## Set exercise
Rewrite the records from the line containing "What distance is there" through the end of the records, substituting "viewpoint" for "camera" and changing nothing else.

-- Start of Entries --

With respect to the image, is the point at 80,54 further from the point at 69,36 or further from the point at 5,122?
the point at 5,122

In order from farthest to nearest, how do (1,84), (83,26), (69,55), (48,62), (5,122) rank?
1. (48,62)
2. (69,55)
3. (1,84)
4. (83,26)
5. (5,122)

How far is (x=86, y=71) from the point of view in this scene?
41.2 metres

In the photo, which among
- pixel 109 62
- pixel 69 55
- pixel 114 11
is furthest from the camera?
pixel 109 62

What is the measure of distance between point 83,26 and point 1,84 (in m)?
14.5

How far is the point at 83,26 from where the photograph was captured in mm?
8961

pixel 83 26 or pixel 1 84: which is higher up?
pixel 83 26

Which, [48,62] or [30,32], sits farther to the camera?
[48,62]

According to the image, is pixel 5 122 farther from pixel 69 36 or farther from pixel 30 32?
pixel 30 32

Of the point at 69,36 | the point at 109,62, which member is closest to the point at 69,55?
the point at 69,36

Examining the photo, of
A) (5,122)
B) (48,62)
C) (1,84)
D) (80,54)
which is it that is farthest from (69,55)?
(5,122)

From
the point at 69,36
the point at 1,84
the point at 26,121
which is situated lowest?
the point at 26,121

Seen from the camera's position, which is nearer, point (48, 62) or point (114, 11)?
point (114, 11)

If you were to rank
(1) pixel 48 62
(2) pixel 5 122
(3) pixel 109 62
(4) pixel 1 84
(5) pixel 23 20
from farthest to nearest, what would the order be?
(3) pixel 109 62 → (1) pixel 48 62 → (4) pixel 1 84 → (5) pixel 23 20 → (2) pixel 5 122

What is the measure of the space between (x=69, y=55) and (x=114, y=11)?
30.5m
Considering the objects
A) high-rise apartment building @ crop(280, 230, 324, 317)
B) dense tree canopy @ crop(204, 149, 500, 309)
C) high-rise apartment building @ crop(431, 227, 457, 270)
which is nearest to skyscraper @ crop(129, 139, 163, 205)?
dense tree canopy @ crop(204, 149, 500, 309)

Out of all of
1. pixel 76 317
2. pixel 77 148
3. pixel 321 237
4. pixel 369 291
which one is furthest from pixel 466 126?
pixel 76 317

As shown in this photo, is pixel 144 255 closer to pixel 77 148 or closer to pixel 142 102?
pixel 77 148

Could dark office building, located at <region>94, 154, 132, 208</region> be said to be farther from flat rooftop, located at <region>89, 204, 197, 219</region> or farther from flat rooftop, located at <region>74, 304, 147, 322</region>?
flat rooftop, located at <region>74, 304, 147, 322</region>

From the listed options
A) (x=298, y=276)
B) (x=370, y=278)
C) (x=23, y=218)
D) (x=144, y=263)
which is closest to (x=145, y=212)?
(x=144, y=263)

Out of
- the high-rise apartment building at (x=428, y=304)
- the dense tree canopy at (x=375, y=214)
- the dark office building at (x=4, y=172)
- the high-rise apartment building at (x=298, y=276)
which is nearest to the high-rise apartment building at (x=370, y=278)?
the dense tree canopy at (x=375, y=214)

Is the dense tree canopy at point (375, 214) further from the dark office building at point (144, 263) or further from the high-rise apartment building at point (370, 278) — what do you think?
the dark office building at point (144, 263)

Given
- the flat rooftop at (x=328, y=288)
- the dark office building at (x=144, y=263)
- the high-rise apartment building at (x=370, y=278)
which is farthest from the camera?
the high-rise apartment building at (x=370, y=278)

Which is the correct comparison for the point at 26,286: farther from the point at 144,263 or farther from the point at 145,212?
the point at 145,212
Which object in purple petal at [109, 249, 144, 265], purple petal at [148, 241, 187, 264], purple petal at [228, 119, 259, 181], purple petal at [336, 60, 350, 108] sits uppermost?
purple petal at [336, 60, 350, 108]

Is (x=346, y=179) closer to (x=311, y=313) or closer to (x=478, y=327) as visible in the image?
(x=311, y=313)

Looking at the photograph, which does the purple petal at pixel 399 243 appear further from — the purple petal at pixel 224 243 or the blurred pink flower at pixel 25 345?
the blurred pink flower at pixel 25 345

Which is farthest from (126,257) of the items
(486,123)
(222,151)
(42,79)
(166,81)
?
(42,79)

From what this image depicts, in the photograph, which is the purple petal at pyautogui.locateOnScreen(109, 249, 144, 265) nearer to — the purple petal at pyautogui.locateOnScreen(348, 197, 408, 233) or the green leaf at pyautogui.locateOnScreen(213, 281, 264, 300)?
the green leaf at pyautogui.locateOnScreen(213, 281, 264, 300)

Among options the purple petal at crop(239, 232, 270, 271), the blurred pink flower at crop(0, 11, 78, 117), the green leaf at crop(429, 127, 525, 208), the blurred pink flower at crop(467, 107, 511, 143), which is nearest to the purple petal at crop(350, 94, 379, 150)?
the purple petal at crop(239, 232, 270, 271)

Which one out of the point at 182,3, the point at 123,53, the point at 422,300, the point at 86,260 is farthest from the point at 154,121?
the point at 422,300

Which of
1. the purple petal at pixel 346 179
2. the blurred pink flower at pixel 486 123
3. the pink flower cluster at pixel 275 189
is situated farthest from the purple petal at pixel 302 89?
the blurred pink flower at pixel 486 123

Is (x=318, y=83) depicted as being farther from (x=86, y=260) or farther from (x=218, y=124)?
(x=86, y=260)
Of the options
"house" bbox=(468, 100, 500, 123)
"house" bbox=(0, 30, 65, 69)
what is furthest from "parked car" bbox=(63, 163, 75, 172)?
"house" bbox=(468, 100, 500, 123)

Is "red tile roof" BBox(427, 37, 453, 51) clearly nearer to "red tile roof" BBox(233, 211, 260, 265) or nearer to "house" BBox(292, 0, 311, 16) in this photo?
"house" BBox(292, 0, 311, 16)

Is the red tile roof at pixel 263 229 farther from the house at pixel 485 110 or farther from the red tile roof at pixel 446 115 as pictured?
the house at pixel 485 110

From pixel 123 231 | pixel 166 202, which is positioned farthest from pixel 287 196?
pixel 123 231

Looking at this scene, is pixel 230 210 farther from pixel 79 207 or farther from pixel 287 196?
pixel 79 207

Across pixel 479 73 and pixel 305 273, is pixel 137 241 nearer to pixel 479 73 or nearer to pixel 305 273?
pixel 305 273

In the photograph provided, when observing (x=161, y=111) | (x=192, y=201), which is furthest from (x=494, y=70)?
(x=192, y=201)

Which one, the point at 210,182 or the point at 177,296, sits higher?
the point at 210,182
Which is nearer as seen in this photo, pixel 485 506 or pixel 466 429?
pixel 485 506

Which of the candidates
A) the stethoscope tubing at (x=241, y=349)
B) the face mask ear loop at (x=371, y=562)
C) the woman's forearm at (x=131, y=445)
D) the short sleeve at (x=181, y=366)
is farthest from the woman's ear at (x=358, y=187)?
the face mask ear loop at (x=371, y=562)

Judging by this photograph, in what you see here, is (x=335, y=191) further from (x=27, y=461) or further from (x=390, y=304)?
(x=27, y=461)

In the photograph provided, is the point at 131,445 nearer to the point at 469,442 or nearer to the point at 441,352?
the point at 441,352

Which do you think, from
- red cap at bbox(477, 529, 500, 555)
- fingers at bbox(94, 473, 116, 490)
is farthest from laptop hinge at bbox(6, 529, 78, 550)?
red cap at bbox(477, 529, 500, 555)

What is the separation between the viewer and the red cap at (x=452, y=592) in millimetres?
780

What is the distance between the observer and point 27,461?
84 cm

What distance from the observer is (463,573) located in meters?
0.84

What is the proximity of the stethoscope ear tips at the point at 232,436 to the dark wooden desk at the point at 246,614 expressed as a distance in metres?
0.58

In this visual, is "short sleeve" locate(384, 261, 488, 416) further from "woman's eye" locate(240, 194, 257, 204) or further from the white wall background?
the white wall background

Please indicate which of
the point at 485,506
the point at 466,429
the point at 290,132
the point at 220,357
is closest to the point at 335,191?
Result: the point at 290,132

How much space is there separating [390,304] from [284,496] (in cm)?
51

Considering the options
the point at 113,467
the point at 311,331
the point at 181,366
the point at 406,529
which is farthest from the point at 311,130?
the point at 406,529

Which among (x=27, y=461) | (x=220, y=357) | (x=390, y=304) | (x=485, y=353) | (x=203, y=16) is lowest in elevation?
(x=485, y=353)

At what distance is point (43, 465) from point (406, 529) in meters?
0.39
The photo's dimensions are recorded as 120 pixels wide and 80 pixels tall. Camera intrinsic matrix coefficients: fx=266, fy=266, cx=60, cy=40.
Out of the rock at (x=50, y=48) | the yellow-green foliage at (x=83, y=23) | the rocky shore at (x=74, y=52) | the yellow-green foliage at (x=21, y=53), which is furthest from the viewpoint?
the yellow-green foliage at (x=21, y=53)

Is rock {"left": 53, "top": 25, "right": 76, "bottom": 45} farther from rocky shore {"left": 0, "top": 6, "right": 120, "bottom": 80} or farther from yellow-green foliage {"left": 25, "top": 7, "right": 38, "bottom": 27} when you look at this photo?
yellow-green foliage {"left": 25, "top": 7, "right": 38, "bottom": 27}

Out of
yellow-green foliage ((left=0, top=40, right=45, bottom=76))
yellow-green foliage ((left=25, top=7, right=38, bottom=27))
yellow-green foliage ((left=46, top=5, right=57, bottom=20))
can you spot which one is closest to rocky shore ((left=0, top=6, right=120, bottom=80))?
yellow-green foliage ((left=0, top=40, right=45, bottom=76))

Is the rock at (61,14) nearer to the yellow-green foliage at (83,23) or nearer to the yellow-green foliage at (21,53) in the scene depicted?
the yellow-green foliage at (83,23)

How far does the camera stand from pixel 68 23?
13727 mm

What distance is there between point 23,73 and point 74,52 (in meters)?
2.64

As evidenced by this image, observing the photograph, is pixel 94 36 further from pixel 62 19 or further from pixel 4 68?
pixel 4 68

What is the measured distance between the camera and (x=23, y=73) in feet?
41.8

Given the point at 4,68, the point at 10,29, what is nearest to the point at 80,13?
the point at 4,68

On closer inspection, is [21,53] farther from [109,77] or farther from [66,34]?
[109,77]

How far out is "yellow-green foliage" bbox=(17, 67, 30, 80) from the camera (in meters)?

-- End of Entries --

## Exercise answer
What distance is there between point 23,73 and point 74,52 (in meters)?
2.64

As evidenced by this image, observing the photograph, is pixel 94 36 further from pixel 62 19 or further from pixel 4 68?
pixel 4 68

What is the measured distance between the viewpoint and (x=23, y=73) in feet?
41.8

Given the point at 4,68, the point at 10,29, what is nearest to the point at 80,13?
the point at 4,68

On closer inspection, is [21,53] farther from [109,77] or farther from [66,34]?
[109,77]

How far out is "yellow-green foliage" bbox=(17, 67, 30, 80) from the viewpoint (in meters)?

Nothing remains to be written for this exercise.